ASSIGNMENT:
In full and word for word, return the listing that follows.
── RECORDS PROVIDED
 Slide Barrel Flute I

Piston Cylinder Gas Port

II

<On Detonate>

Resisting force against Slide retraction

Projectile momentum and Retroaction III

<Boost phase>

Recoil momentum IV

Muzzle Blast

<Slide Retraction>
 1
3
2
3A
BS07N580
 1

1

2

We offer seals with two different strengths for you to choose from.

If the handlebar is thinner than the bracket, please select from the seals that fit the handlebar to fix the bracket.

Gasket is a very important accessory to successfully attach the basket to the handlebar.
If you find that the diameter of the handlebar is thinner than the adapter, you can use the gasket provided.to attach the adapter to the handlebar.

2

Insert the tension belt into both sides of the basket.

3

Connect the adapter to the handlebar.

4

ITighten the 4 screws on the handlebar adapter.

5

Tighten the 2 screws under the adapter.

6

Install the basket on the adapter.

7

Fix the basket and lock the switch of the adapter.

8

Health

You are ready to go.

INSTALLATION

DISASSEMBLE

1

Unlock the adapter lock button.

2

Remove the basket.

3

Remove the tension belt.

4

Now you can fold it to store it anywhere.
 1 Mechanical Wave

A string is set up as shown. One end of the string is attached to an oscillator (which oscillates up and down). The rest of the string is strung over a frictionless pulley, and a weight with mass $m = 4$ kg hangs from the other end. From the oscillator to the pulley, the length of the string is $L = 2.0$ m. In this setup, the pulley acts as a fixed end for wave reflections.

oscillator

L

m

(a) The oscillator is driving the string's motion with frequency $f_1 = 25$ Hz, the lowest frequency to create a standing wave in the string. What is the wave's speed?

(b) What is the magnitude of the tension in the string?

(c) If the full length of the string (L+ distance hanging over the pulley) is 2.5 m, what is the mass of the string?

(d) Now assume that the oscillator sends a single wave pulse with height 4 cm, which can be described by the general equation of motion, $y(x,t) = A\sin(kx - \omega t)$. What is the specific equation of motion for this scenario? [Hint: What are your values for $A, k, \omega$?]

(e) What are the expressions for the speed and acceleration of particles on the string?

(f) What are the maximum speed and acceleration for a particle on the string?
────
SOLUTION FOR THIS PROBLEM:
 Slide Barrel Flute I

Piston Cylinder Gas Port

II

<On Detonate>

Resisting force against Slide retraction

Projectile momentum and Retroaction III

<Boost phase>

Recoil momentum IV

Muzzle Blast

<Slide Retraction>
 1
3
2
3A
BS07N580
 1

1

2

We offer seals with two different strengths for you to choose from.

If the handlebar is thinner than the bracket, please select from the seals that fit the handlebar to fix the bracket.

Gasket is a very important accessory to successfully attach the basket to the handlebar.
If you find that the diameter of the handlebar is thinner than the adapter, you can use the gasket provided.to attach the adapter to the handlebar.

2

Insert the tension belt into both sides of the basket.

3

Connect the adapter to the handlebar.

4

ITighten the 4 screws on the handlebar adapter.

5

Tighten the 2 screws under the adapter.

6

Install the basket on the adapter.

7

Fix the basket and lock the switch of the adapter.

8

Health

You are ready to go.

INSTALLATION

DISASSEMBLE

1

Unlock the adapter lock button.

2

Remove the basket.

3

Remove the tension belt.

4

Now you can fold it to store it anywhere.
 1 Mechanical Wave

A string is set up as shown. One end of the string is attached to an oscillator (which oscillates up and down). The rest of the string is strung over a frictionless pulley, and a weight with mass $m = 4$ kg hangs from the other end. From the oscillator to the pulley, the length of the string is $L = 2.0$ m. In this setup, the pulley acts as a fixed end for wave reflections.

oscillator

L

m

(a) The oscillator is driving the string's motion with frequency $f_1 = 25$ Hz, the lowest frequency to create a standing wave in the string. What is the wave's speed?

(b) What is the magnitude of the tension in the string?

(c) If the full length of the string (L+ distance hanging over the pulley) is 2.5 m, what is the mass of the string?

(d) Now assume that the oscillator sends a single wave pulse with height 4 cm, which can be described by the general equation of motion, $y(x,t) = A\sin(kx - \omega t)$. What is the specific equation of motion for this scenario? [Hint: What are your values for $A, k, \omega$?]

(e) What are the expressions for the speed and acceleration of particles on the string?

(f) What are the maximum speed and acceleration for a particle on the string?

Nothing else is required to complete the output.